After multiple delays and years of development, Studio Japan’s The Last Guardian arrived at the beginning of December in 2016. Seeing E3’s presentation of the game, many players were still invested while others have moved on from waiting for this gorgeous title. The question most people ponder isn’t “was it worth the wait” but more of “does it succeed on its promise?”
The Last Guardian tells a story about a boy (and for this purpose of the review, I’m referring him to Syndeo) waking up to see a mysterious animal known as Trico. With no memory of how Syndeo got there, he decides to help the injured animal and free him from the chains that lock him up. Throughout the 8 hour campaign, Syndeo and Trico must unravel what is going on while working together and trusting one another.
The broken ancient environments showcase some beautiful sights of nature. When you’re inside buildings and focusing on the puzzle elements of the game, you’ll witness the destruction and rusted doors from a civilization that is no more. Once you get outside into the wild, the lushes nature of the green trees and grass will stop you in your tracks and acknowledge the detail that is in front of you. Seeing the wind and the sun reflecting everywhere brings an eye-opening detail that the developers implemented in the game.
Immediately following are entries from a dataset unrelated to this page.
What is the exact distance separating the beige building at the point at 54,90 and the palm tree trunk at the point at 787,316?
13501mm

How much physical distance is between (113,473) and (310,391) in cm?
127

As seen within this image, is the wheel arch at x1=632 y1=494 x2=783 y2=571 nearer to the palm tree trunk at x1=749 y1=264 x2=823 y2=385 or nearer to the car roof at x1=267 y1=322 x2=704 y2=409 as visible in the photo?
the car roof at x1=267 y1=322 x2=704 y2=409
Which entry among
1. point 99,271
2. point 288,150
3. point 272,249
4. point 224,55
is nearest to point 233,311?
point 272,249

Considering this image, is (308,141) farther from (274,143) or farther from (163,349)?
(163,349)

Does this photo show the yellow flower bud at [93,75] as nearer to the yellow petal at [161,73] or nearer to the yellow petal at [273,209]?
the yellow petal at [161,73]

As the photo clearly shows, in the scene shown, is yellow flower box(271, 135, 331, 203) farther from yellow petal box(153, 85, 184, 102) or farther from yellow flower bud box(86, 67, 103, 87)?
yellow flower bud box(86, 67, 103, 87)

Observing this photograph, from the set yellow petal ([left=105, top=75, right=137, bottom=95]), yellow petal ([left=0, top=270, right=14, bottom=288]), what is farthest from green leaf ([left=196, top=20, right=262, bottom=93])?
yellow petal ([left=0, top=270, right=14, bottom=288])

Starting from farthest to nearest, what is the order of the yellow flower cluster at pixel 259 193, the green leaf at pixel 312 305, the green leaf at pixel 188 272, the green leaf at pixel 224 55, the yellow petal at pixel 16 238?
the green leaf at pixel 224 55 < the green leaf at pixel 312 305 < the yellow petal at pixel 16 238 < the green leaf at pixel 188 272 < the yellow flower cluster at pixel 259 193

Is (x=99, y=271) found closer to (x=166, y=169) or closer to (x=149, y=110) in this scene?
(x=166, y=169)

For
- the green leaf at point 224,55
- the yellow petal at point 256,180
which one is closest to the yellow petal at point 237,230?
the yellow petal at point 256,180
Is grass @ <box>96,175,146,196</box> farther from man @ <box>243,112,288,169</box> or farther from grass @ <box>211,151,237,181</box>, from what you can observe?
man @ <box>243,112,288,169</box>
At times, it can look like a PS3 game in motion but the shadows and lighting help bring a realistic approach.
Trico himself though is beyond what you will expect. Giving him orders and seeing him play in water to take a bath will make you smile with glee. Though you will encounter some frustrating moments when he doesn’t pay attention or happen to knock you off to your death. I can happily say though is that Trico does warm the heart and you’ll feel like you’ll want to forgive him. When he makes sure you’re ok or looks at you close with his yellow eyes, you’ll understand why Syndeo means a lot to him on this quest.
Controlling Syndeo is easier than commanding Trico. He can jump, climb, roll, and calm Trico after he rages out during battle. You’ll pull levers, push carts, swim by yourself and along Trico, and help in battle when he’s allowed. You’ll also help Trico by feeding him, pulling out Spears, and solving puzzles so that Trico and you can progress through the 8-hour campaign.
Some problems that do occur is the frame rate drops (playing on the original PS4) and the camera. When Trico stands or sits in front of the camera, it becomes hard to maneuver the camera around him. With the game also being at 30 FPS, it feels they couldn’t do much to keep the action fast pace and present a constant flow.
The puzzles though themselves are great and challenging. The platforming can be spotty at times but works when it needs too. The glass eyes that keep Trico at bay and in fear, allows you to show Trico himself that trust works both ways and that you have his back. In their relationship, no one leads and no one follows. Both are on equal terms which makes the game and its premise work well.
The music is breathtaking and relaxing. One of the best minimalist soundtrack I heard from any Sony franchise (sorry Heavy Rain and whatever you want to call Uncharted’s soundtrack). The piano arrangements compliment each moment exceptionally. When Syndeo and Trico are in the open during some cutscenes, the piano helps express the mood of overcoming a difficult task and the unseen beauty of the land you have reach. It makes you hope for a piano acoustic concert to show up in your city.
Overall, The Last Guardian left me speechless. Emotionally engage with the bond of Syndeo and Trico. Marveling at the exquisite detail of the environments and backgrounds of the simple Earth tones that don’t make the game look ugly or boring. The game gives you no direction so you will have to go into this game exploring and using trial and error while allowing the story to unfold naturally. This game is a must have and though the replay value is low, the journey and the bond alone makes it up.